L'ablation de fibrillation atriale (FA) est une technique invasive qui, à l'heure actuelle, implique peu de complications grâce à l'évolution des cathéters, du système de navigation et de la procédure en elle-même. Dans le cas présent, nous décrivons une complication non pas liée à la procédure d'ablation même, mais à la sonde d'échographie transoesophagienne (ETO) per-procédurale : une « oesophagite nécrosante aiguë » (ONA) ou « oesophage noir ».

Résumé

Nous rapportons le cas d'une patiente de 69 ans présentant une FA persistante depuis plusieurs mois. De l'anesthésie générale à l'ablation, en passant par l'ETO, tout s'est déroulé sans particularité. Peu après la procédure, la patiente a présenté d'importantes douleurs thoraciques. Le diagnostic de nécrose aiguë de l'oesophage a rapidement été posé, grâce à un scanner thoraco-abdominal. La patiente a dû être transférée en soins intensifs puis dans un centre pratiquant la chirurgie oesophagienne, dans le cas où une perforation aurait lieu. In fine, une simple surveillance ainsi qu'une alimentation parentérale de quelques jours ont été le traitement de choix. Actuellement, la patiente a réintégré son domicile après 21 jours d'hospitalisation et ne garde aucune séquelle oesophagienne.

Conclusion

Les complications dues aux actes ayant lieu avant et après la procédure d'ablation de FA, ou dues à tout examen lié à celle-ci, devraient être envisagées. Bien que rarissimes, les complications de l'ETO peuvent être graves et mortelles. Il est dès lors bon de les connaître et d'y penser au moment voulu.

Points d'intérêt

L'ETO est un examen à visée diagnostique qui, habituellement, ne cause que très rarement des complications. Cependant, il convient de rester attentif et de garder à l'esprit qu'aucun acte médical ne doit être banalisé.

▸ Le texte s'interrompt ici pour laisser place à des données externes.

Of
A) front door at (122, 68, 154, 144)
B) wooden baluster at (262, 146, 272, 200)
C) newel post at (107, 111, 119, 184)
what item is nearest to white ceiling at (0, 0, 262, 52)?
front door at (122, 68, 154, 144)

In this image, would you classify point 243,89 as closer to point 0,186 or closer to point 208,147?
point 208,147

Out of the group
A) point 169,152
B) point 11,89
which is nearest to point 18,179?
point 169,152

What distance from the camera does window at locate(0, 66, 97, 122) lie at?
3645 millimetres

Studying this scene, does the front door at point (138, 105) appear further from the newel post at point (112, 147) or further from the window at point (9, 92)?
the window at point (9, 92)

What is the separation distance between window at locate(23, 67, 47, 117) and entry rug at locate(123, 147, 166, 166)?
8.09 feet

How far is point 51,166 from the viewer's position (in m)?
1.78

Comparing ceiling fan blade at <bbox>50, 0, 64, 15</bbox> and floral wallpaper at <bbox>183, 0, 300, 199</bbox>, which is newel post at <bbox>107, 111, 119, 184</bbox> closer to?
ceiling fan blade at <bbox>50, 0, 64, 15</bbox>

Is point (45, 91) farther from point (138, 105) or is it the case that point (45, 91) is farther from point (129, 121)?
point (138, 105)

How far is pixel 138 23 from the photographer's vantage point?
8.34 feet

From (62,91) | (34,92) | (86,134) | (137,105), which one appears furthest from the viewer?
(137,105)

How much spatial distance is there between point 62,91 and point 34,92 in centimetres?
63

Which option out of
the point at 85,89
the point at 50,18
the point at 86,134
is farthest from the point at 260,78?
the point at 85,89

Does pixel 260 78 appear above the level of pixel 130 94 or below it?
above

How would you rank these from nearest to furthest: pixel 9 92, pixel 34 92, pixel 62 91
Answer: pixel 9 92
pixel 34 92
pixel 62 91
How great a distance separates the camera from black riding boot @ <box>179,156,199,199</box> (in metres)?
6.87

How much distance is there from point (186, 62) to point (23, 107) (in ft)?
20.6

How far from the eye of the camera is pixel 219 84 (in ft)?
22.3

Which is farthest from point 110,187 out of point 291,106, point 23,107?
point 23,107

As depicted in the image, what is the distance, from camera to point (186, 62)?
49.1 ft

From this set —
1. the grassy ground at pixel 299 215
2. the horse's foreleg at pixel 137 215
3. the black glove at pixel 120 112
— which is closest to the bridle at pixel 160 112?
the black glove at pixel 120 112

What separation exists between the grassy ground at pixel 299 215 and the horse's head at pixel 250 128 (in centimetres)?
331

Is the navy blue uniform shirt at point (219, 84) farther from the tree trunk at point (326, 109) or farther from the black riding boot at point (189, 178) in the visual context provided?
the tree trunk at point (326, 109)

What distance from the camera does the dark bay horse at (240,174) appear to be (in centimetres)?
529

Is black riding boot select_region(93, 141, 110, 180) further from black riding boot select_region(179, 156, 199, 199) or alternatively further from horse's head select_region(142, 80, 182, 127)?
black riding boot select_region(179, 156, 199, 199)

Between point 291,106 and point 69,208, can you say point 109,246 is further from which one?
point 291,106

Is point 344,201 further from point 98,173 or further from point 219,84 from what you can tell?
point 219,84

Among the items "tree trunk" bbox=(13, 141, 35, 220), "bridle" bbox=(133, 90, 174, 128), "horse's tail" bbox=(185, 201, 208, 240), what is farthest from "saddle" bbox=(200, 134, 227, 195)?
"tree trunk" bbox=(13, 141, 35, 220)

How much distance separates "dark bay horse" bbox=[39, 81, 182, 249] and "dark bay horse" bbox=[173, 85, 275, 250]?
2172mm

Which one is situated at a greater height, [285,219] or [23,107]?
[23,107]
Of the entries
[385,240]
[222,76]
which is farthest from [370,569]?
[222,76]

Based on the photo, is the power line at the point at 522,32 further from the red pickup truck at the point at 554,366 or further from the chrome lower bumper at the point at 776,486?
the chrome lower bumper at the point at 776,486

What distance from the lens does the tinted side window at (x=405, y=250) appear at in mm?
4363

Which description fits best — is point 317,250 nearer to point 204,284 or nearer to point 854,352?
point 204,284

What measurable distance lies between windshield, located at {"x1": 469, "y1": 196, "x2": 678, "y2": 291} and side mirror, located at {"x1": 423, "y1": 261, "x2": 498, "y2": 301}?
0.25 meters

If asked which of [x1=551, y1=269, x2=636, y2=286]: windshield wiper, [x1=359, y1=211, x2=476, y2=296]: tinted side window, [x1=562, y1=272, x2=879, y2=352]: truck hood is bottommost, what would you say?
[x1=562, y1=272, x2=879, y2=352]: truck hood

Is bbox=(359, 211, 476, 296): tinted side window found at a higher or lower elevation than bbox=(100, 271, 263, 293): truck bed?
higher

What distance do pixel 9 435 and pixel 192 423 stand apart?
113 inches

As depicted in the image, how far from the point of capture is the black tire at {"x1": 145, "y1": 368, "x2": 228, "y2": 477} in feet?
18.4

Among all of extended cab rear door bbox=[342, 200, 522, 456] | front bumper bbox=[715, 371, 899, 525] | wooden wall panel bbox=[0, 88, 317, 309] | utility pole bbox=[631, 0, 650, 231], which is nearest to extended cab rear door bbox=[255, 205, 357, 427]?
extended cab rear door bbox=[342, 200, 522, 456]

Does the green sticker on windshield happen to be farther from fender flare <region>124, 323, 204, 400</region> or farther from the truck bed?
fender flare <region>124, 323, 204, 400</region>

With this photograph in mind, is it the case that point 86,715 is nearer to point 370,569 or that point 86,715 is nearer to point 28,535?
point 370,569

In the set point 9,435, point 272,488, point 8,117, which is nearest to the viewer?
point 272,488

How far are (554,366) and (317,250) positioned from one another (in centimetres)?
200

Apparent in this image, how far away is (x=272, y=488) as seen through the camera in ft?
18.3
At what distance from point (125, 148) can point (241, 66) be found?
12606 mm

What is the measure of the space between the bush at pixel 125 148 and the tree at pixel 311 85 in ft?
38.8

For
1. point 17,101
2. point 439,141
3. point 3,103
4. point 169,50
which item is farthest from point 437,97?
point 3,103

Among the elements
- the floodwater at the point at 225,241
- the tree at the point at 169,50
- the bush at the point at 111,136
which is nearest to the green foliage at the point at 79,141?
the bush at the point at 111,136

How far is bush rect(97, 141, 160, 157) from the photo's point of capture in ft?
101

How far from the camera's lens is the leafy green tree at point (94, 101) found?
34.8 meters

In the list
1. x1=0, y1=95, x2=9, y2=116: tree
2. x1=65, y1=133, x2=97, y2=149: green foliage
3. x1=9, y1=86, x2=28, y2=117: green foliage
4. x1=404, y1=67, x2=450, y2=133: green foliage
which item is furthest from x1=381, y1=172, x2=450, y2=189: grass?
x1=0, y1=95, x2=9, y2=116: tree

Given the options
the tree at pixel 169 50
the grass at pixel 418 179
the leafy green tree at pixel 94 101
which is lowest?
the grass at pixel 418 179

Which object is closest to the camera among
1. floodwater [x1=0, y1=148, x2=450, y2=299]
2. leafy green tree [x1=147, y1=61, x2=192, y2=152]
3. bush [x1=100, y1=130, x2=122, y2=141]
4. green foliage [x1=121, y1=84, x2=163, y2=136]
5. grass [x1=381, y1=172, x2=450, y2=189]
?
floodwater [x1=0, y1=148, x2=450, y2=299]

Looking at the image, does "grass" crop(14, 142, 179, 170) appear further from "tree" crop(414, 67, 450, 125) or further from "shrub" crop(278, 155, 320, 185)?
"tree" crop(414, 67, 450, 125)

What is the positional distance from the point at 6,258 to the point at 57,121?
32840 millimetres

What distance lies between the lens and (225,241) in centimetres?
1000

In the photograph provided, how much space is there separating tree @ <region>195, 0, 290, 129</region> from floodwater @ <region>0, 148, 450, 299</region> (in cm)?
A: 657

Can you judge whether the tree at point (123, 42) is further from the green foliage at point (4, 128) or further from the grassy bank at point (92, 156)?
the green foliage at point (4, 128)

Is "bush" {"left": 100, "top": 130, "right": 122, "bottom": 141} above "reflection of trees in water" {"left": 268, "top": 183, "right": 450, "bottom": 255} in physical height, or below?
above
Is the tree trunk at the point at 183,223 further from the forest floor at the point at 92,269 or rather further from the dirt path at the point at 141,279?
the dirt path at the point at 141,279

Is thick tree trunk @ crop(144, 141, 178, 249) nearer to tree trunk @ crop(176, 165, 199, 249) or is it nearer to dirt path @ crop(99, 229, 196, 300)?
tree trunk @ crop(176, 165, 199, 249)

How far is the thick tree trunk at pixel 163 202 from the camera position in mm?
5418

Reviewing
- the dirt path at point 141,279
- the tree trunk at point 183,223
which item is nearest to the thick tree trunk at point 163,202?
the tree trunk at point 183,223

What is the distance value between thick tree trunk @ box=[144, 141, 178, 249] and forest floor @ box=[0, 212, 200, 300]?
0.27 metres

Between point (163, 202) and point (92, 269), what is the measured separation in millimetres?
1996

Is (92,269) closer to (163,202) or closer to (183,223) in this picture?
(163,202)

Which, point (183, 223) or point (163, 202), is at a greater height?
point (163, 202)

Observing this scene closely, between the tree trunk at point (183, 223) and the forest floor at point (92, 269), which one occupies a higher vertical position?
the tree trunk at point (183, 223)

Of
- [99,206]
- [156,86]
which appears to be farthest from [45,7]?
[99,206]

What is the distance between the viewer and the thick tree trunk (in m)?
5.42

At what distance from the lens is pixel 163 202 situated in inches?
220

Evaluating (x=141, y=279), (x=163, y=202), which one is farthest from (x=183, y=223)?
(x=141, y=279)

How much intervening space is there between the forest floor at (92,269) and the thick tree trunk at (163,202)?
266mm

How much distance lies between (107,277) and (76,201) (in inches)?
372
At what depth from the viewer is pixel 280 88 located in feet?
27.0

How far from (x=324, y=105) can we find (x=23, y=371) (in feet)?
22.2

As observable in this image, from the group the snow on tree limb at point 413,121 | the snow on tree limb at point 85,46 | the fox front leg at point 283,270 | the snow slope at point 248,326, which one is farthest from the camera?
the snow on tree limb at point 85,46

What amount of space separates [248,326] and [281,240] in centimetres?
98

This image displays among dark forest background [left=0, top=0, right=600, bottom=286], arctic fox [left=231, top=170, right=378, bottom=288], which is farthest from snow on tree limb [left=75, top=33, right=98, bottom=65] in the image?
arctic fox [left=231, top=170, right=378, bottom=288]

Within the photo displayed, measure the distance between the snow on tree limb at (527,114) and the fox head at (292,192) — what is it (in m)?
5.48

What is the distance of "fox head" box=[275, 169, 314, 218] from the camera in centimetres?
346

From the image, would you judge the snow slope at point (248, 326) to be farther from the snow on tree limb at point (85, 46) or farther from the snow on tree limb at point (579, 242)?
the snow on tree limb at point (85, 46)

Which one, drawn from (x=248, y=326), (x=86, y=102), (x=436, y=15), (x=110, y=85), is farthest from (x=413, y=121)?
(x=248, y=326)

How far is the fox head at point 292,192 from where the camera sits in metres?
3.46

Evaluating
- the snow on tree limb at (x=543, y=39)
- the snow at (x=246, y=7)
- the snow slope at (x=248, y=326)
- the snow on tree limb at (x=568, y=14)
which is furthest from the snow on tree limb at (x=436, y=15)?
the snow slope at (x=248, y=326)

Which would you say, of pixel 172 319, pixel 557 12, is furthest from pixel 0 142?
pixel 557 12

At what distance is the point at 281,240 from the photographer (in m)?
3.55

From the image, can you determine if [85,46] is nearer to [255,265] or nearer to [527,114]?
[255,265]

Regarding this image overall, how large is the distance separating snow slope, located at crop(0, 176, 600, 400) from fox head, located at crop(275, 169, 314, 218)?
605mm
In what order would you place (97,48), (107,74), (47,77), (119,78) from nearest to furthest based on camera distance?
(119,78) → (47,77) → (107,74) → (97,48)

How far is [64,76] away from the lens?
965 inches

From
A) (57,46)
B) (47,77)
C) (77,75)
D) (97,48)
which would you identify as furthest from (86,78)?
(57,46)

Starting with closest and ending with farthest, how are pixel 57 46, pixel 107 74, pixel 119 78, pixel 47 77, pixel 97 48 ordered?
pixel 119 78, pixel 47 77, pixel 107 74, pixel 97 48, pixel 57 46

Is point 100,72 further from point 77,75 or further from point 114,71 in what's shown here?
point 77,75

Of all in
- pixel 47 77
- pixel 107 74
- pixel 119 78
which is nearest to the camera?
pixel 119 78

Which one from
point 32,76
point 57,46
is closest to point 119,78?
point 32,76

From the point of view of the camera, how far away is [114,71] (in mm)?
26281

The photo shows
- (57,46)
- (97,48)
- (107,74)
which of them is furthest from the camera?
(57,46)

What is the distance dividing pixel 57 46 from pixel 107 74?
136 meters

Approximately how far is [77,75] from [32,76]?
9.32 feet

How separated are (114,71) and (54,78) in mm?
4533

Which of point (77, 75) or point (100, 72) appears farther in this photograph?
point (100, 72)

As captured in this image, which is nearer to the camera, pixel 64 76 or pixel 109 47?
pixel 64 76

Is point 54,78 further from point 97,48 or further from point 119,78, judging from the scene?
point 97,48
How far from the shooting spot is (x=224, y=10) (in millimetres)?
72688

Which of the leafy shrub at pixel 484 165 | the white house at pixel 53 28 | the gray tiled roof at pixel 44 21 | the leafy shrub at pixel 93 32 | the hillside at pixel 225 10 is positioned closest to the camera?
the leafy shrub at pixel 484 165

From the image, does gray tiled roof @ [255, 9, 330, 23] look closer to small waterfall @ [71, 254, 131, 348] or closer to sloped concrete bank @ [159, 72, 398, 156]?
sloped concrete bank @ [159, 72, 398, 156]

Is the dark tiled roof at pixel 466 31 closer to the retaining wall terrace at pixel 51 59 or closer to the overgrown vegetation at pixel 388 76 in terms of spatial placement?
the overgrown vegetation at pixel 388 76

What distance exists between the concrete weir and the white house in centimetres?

Nous connaissons les contre-indications d'un examen d'ETO : tumeur ou lésion oesophagienne (diverticule, sténose), irradiation médiastinale, tumeur ORL, instabilité hémodynamique ou respiratoire, patient agité ou non coopérant, fracture cervicale instable, patient non à jeun de 4 h. Il est toutefois aussi important d'en connaître les risques de complication. De ce fait, notamment en cas de précordialgie ou d'hématémèse, l'examen de choix à réaliser est le scanner. Si l'on suspecte une fistule ou une ONA, la réalisation d'une endoscopie digestive haute pourrait être néfaste, car elle pourrait aggraver le pronostic du patient, comme dans notre cas.

Chronologie

26.10.2021 : procédure d'ablation

  • Ablation de fibrillation atriale : ETO réalisée en salle d'électrophysiologie afin d'exclure un thrombus ; examen banal, pas de thrombus visualisé ; sonde d'ETO ôtée rapidement après ponction transseptale ;
  • Durée de l'examen : 60 minutes

26.10.2021 : post procédure, unité de cardiologie après être remontée de la salle de réveil

  • Apparition de douleurs thoraciques se majorant progressivement ;
  • Pas d'anomalie de l'hémodynamique cardiaque ;
  • Réalisation rapide d'un bilan : ECG normal et échographie cardiaque transthoracique normale.

27.10.2021 : diagnostic d'ONA ou « oesophage noir »

  • Douleurs thoraciques insupportables et hématémèse ;
  • Réalisation d'un scanner thoraco-abdominal, qui objective une nécrose de l'oesophage.

27.10.2021 : prise en charge initiale

  • Transfert en soins intensifs dans notre hôpital.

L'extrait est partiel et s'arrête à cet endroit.